4. Small files and local state
Writing intermediate files on local disk is fine for learning. In a shared production environment, local files can become fragile because workers may be ephemeral or tasks may run on different nodes. Object storage or staging tables are usually safer.
What changes in production
For a simple tutorial, we are reading one local CSV and loading one table. In a production use case, I would usually change a few things:
- use object storage instead of local disk
- parameterize the run date
- use Airflow Connections for credentials
- add data quality checks after load
- make the load idempotent
- move transformation logic into separate tested modules or SQL models
- set up alerts for repeated failures
You might also split the pipeline further. For example, ingestion could be one DAG and downstream transformations could be another. That depends on how independent the steps are and how your team wants to operate them.
A small next step
Once this first DAG is running, the next useful improvement is to add a validation task. Even a simple row count or null check can save time. For example, you can add a task that fails if the transformed dataset is empty when the source file is not empty. That catches bad assumptions early.

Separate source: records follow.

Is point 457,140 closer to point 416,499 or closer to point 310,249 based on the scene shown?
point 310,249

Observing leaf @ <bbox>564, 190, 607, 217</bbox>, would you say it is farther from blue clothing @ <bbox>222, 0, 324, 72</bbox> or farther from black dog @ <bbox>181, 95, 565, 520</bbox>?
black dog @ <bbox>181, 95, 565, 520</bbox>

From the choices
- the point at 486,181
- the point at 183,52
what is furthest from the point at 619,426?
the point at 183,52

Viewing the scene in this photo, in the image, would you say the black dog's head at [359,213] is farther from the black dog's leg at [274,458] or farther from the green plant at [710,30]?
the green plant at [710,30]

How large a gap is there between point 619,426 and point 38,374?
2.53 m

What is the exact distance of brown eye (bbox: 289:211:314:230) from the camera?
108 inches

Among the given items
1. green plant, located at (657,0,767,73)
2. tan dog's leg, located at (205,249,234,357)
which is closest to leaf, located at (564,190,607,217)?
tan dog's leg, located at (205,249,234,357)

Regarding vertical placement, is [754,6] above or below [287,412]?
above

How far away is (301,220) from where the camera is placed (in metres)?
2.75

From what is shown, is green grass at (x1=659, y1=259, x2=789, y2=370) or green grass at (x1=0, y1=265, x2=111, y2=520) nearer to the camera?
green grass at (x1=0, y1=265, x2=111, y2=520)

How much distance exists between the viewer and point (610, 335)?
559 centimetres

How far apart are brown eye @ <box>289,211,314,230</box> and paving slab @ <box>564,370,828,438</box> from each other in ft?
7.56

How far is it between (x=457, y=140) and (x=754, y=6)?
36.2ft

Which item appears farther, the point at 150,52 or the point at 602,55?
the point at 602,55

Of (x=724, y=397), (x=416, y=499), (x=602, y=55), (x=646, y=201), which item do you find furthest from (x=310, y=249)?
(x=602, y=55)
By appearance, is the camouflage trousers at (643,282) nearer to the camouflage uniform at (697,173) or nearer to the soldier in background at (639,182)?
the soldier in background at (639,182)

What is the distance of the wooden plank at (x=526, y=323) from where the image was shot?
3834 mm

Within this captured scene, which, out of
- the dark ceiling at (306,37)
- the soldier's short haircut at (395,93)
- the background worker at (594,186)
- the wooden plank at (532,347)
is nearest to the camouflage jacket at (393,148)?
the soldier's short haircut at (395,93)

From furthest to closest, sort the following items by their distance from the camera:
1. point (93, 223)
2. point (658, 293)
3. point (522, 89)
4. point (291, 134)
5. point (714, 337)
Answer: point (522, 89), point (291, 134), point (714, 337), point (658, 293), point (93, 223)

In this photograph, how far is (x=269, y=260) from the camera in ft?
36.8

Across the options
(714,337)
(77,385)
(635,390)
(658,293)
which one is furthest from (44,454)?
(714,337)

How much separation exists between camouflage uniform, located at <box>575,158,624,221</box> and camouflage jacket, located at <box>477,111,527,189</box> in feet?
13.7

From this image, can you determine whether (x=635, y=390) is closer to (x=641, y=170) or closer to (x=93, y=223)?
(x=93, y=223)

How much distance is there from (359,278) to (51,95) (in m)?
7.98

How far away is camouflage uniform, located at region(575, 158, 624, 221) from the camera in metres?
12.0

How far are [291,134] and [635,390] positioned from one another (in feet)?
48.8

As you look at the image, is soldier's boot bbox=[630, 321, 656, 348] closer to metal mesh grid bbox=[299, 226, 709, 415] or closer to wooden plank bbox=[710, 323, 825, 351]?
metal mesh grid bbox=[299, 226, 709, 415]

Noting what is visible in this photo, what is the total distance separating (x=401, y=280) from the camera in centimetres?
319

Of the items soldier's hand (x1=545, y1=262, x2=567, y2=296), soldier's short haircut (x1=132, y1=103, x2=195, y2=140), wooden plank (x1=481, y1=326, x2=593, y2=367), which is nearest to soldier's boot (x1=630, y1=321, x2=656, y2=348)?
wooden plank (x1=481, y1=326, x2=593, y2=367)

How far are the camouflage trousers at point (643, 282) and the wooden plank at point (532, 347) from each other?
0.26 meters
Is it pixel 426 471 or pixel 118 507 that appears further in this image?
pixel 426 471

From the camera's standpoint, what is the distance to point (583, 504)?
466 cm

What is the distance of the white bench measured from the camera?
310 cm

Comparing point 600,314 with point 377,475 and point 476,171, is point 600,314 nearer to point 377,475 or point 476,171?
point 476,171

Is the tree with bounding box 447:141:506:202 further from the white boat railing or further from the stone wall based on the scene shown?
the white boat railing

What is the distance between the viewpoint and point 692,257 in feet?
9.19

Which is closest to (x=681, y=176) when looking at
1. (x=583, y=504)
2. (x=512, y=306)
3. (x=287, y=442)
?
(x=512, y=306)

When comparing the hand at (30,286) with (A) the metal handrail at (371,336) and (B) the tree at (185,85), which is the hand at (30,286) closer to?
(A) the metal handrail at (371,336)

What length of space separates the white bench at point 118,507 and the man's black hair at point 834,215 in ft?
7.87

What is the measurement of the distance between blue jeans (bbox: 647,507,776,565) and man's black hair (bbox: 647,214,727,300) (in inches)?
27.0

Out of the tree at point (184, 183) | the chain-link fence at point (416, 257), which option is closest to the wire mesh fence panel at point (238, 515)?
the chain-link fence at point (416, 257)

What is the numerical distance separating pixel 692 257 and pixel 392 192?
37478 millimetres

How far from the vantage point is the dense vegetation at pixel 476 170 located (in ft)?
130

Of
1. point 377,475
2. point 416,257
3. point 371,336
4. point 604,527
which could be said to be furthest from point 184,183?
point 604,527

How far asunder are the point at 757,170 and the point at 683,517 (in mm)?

Airflow is a large tool, so it is easy to feel that you need to understand everything before writing your first workflow. In practice, you do not. Start with one small DAG, a few tasks, clear dependencies, and sensible retries. That is enough to learn the model.
For our use case, the main goal was not to build the most advanced ETL pipeline, but to understand how orchestration fits around ETL work. Once you are comfortable with that, adding sensors, branching, task groups, or containerized tasks becomes much easier.